**EXERCISE OBJECTIVE**: Please copy the lines below exactly, from the first one through the line showing "common name: white-tailed deer".
--- START ---
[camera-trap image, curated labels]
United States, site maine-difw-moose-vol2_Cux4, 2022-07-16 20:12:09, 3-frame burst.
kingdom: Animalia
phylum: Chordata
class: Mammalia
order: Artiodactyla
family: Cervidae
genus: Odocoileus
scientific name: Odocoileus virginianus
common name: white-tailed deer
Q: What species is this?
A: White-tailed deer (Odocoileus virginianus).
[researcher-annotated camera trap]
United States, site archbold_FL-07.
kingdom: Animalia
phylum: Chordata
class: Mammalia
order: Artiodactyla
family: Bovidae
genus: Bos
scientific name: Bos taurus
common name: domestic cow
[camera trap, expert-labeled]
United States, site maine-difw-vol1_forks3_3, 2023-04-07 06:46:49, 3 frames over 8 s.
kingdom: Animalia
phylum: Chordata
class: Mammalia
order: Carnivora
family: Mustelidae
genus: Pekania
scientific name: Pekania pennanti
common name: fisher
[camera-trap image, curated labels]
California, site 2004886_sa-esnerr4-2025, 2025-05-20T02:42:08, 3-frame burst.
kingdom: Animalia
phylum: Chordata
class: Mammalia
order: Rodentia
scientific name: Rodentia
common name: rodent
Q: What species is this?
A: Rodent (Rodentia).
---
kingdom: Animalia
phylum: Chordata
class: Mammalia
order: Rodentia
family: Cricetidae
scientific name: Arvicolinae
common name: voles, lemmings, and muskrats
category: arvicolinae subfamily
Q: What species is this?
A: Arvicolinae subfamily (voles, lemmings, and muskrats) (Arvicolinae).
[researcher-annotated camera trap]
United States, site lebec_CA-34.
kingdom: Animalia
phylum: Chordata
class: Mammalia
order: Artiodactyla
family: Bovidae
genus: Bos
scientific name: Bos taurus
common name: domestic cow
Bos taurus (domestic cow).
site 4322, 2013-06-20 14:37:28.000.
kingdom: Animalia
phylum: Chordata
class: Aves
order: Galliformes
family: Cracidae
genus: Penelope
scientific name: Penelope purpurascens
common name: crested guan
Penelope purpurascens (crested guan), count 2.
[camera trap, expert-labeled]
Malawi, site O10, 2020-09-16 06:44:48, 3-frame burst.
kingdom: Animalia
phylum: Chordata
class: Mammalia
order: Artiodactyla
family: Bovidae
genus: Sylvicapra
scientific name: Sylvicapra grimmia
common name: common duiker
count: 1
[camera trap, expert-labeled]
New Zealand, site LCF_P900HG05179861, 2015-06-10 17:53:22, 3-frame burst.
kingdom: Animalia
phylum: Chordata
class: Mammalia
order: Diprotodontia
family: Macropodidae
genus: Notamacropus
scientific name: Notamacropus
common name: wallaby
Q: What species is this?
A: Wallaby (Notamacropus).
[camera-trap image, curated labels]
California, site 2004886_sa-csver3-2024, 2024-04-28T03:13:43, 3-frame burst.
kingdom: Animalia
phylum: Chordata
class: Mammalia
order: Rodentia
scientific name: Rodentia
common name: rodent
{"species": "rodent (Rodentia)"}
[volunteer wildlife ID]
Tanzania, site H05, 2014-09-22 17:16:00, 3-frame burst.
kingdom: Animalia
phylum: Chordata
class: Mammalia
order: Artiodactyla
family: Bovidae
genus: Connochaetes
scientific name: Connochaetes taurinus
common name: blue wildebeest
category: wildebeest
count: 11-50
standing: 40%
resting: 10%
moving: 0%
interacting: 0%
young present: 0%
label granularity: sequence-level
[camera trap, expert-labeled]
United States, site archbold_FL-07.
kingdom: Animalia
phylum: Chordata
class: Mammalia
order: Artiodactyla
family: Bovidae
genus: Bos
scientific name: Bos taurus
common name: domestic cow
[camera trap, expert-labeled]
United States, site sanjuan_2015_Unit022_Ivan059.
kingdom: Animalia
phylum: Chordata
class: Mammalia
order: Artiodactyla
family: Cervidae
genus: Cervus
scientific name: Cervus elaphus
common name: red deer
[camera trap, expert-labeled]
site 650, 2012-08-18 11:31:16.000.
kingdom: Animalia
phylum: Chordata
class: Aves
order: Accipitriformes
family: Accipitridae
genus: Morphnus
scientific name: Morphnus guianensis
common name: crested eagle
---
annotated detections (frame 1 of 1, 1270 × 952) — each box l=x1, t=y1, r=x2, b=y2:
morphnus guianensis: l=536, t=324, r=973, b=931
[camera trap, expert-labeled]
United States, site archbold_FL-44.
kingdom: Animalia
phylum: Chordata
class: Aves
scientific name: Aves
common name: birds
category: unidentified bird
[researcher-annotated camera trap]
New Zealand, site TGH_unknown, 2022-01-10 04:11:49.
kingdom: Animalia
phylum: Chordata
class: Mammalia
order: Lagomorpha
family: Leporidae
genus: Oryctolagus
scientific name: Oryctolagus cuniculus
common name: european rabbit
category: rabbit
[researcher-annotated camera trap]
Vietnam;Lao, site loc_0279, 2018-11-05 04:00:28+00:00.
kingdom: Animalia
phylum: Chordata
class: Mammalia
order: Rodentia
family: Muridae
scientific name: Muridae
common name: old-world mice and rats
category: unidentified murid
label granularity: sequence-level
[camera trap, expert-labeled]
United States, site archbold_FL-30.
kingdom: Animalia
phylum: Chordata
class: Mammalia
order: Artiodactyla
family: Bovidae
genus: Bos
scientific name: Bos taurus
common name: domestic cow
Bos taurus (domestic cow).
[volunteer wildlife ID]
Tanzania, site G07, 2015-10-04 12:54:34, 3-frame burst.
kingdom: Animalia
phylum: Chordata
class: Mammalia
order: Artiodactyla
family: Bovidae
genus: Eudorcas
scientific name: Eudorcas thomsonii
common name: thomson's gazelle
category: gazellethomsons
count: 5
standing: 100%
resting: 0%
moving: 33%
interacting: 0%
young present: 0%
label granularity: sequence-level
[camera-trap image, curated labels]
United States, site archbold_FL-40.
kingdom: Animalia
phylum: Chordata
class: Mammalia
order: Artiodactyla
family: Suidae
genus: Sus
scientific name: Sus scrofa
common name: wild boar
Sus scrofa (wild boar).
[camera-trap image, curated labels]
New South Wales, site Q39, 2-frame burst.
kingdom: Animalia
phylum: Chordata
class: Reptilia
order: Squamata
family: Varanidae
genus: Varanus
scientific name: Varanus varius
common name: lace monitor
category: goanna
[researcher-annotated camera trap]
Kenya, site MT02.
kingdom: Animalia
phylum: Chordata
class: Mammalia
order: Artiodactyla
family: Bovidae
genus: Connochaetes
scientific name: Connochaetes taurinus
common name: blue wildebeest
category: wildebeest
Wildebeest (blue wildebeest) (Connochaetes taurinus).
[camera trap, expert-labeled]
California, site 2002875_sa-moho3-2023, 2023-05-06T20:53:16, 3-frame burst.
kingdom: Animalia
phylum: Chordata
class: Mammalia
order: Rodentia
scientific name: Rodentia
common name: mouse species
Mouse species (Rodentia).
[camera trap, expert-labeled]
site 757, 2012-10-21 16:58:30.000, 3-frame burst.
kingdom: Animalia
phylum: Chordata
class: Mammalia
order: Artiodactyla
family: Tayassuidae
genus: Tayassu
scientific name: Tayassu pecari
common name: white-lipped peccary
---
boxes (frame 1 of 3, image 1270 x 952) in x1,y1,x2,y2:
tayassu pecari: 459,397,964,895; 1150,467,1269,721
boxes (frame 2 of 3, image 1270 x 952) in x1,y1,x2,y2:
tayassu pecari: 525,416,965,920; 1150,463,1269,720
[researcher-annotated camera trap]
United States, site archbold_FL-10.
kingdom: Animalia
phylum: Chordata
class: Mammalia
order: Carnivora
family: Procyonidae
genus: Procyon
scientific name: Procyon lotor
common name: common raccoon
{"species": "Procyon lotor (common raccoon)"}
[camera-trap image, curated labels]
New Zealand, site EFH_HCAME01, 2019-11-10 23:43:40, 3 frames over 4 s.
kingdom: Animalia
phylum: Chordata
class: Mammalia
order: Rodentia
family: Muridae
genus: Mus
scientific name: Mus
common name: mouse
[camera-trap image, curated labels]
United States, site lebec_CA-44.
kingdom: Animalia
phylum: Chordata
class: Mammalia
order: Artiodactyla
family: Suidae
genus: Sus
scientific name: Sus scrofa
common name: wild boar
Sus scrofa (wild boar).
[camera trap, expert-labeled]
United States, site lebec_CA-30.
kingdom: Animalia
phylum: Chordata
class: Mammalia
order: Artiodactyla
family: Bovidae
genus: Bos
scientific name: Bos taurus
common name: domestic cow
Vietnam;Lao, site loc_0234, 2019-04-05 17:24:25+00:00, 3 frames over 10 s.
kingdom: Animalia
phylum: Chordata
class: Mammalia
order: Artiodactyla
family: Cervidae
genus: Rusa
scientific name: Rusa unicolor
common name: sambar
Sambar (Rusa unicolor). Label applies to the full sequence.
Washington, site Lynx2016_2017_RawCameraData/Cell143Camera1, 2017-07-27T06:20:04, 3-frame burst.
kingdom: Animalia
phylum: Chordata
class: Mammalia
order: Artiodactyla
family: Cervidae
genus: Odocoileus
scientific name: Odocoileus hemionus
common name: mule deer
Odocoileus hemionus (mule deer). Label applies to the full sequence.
--- END ---
**ANSWER SECTION**:
[camera-trap image, curated labels]
United States, site maine-difw-moose-vol2_Cux4, 2022-07-16 20:12:09, 3-frame burst.
kingdom: Animalia
phylum: Chordata
class: Mammalia
order: Artiodactyla
family: Cervidae
genus: Odocoileus
scientific name: Odocoileus virginianus
common name: white-tailed deer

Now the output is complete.